Let’s dive deeper now by gaining an understanding of how to produce a scatter chart in Excel.

This will help us gain a more in-depth understanding of what and how an axis looks like in Excel and gain insight on how to switch axis in Excel.

In making a quick illustration of a chart on Excel, let’s assume the dataset below containing goods in a particular store, their prices and amount sold.

Price values are represented in column B, and we have the amount sold in column C.

Now that we have our dataset outlined above, we now proceed to develop a scatter chart.

In creating a chart, we follow the steps outlined below:

- The first thing to do is to mark the range of values you wish to represent on the chart (for the dataset above B1:C12)
- Now move to the insert tab
- On getting to the insert tab, click on the scatter chart icon.
- Then click on it.

The immediate implication of following these steps is that you will get a chart just like the one shown below.

Considering the chart shown below, both the Y and X-axis has been indicated with an arrow.

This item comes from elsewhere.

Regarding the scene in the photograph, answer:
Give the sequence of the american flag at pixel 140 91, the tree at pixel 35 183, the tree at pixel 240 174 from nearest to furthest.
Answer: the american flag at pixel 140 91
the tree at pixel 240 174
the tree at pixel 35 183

If you pay detailed attention to the chart above, you will discover that the price column is represented on the X-axis and the amount sold is represented on the Y-axis.

Don’t forget, the Y-axis is the vertical axis while the horizontal axis is the X-axis.

Excel decides the range that needs to be shown in the axis when you want to produce a chart.

This is what I mean, if you pay attention to the Y-axis on the scatter chart, you will discover that the values there are in the range of ten, we have (10, 20, 30, 40, 50, 60, 70, and 80).

This is the value range Excel wishes to use and so the values representing our various data fall within that range and are thus represented on the chart.

Now that I have walked you through the steps involved in representing your dataset on a scatter chart indicating both X and Y-axis, it is also worthy of note that sometimes in data organization and presentation, we may want to make column B the Y-axis and column C the X-axis.

Worry no more as to how to go about that, Excel has Excellent features that allow for switching of axis with some few steps.

I will now be showing you these quick steps. Shall we?

### Switching between Y and X-axis within Excel

** **To achieve the aim of making the price values in column B appear on the Y-axis and the amount sold in column C to appear on the X-axis, it is needful that we initiate a switching protocol between the two axes on the chart.

I will be highlighting the simple steps to take below:

- The first thing to do is to go to your chart that has already been produced with the price values on Y-axis and the amount sold on X-axis and then click on one of the axes and then hit
*Select Data*from the menu that shows. By so doing, you can alter the chart’s data source. - On clicking
*Select Data,*the*Select Data Source*will appear, and then you will see different options like add, edit, remove, etc., now you click on*Edit*so as to initiate the switching process. - When you click
*Edit*, the window that shows up will display the range of values on the X-axis and the range of values on the Y-axis. You then interchange the values for each other, enter the range value for X in Y and that of Y in X. - After the changes have been made to the values, you then click OK on the
*Select Data Source Window.*

And then, the axes are switched. And from the pictorial illustration below, you can see that the price values are now on the Y-axis and the amount sold is also now on the X-axis.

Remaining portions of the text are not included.